_Supplied records_
>> START

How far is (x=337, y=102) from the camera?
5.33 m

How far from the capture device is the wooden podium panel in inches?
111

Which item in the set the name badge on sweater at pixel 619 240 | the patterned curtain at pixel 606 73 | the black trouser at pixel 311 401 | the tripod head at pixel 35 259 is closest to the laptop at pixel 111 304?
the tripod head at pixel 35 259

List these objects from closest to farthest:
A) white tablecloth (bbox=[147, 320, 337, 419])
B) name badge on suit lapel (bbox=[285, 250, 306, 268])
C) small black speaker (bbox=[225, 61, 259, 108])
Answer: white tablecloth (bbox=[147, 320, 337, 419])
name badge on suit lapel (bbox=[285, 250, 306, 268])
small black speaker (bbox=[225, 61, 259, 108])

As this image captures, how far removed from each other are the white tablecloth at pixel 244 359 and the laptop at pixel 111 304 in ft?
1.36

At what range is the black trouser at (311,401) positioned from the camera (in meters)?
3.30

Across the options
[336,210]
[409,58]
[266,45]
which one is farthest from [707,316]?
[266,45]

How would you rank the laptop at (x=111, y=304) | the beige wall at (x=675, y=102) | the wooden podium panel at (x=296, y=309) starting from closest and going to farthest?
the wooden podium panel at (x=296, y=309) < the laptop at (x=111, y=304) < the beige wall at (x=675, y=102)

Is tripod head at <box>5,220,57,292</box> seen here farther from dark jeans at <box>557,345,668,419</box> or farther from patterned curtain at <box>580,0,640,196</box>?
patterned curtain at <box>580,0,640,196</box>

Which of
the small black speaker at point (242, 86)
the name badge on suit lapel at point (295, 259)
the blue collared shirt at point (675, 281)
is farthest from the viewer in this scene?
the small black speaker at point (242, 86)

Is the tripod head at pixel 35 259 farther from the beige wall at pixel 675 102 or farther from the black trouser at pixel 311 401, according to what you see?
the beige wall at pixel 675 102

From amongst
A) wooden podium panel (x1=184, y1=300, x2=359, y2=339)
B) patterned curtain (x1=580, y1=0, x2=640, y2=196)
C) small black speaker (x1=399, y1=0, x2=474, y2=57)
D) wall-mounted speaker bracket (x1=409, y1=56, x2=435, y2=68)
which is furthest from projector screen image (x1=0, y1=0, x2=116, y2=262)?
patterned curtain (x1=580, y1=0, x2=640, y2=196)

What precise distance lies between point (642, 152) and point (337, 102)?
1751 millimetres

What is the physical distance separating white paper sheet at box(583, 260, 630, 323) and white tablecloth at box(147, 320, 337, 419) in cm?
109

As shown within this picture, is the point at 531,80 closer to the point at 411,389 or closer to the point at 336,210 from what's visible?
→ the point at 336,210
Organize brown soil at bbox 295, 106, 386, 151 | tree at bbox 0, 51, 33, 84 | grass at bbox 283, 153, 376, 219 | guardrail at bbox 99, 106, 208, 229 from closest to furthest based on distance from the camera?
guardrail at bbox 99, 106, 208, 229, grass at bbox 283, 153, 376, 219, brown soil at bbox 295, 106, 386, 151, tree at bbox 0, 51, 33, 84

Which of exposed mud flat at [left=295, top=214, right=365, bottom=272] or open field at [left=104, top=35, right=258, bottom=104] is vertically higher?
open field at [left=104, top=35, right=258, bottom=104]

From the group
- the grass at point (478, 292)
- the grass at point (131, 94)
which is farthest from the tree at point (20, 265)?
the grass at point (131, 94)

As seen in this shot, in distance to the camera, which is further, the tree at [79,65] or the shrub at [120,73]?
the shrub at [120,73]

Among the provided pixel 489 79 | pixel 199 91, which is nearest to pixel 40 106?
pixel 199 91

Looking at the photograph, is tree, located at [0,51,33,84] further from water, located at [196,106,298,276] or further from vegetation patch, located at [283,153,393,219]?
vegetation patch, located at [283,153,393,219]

>> END

_What the task requires_
Can you repeat, unchanged, everything from the line containing "Among the provided" down to the end of the rows above?

_Exercise response_
Among the provided pixel 489 79 | pixel 199 91, which is nearest to pixel 40 106?
pixel 199 91

Looking at the photograph, is tree, located at [0,51,33,84] further from water, located at [196,106,298,276] or further from vegetation patch, located at [283,153,393,219]?
vegetation patch, located at [283,153,393,219]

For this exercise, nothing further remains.